Le troisième programme, le programme 158, qui porte sur l'indemnisation des victimes des persécutions antisémites et des actes de barbarie pendant la Seconde Guerre mondiale, voit sa dotation légèrement baisser de 5,2 % en crédits de paiement pour prendre en compte l'évolution du nombre de dossiers attendus.

Je veux enfin signaler un problème de prévisibilité de la dépense fiscale. Celle-ci est estimée à 505 millions d'euros en 2013, soit plus de 16 % des crédits de la mission. Cette dépense, qui représente au fil des ans une part de plus en plus importante de l'effort public en faveur des anciens combattants, est surtout marquée par une sous-évaluation récurrente.

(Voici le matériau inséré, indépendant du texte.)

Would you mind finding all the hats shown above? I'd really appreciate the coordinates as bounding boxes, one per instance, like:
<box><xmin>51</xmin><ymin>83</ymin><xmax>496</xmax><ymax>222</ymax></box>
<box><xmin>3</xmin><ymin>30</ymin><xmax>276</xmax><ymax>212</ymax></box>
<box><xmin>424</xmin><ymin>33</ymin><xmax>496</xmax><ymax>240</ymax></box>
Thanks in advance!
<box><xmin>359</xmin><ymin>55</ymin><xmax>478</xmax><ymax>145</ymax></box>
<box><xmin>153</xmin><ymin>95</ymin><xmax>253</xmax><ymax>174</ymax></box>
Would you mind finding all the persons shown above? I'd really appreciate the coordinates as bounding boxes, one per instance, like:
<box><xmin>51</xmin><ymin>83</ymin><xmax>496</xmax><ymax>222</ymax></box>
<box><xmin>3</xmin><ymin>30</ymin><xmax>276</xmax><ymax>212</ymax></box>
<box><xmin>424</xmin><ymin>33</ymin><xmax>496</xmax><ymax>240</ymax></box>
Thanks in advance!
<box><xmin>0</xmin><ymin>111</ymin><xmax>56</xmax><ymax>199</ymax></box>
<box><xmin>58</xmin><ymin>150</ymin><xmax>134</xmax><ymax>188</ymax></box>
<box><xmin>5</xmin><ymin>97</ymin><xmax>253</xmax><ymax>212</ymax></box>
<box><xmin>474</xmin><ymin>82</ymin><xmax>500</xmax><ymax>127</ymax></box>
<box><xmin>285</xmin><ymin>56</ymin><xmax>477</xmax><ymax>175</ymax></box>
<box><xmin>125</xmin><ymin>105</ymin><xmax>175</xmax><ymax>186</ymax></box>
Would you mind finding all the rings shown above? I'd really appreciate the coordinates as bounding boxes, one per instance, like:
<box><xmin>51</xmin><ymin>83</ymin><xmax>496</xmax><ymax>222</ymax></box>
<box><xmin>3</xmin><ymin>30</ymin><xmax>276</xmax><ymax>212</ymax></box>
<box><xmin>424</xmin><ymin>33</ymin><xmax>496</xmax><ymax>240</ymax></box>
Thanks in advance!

Ces observations me conduisent à vous proposer d'adopter les crédits de la mission sans modification.

Concernant les articles rattachés, ils sont au nombre de quatre. Ils ont tous été introduits à l'Assemblée nationale et concernent des demandes de rapports auxquelles le Gouvernement s'est montré favorable. Ces rapports, souhaitons-le pourront éclairer de leur contenu des décisions futures.

L'article 62 bis, introduit par un amendement de Daphna Poznanski-Benhamou, rapporteure de la commission de la défense, demande un rapport au Gouvernement sur la situation des conjoints survivants pensionnés au delà de 2 000 points pour envisager la possibilité de leur revalorisation. Cet objectif au profit des conjoints survivants est légitime, mais le fait que soit évoquée, dans la formulation de demande de rapport, la possibilité de recourir à une taxation des pensions des grands invalides, m'invite à vous proposer de nous en remettre à la sagesse du Sénat.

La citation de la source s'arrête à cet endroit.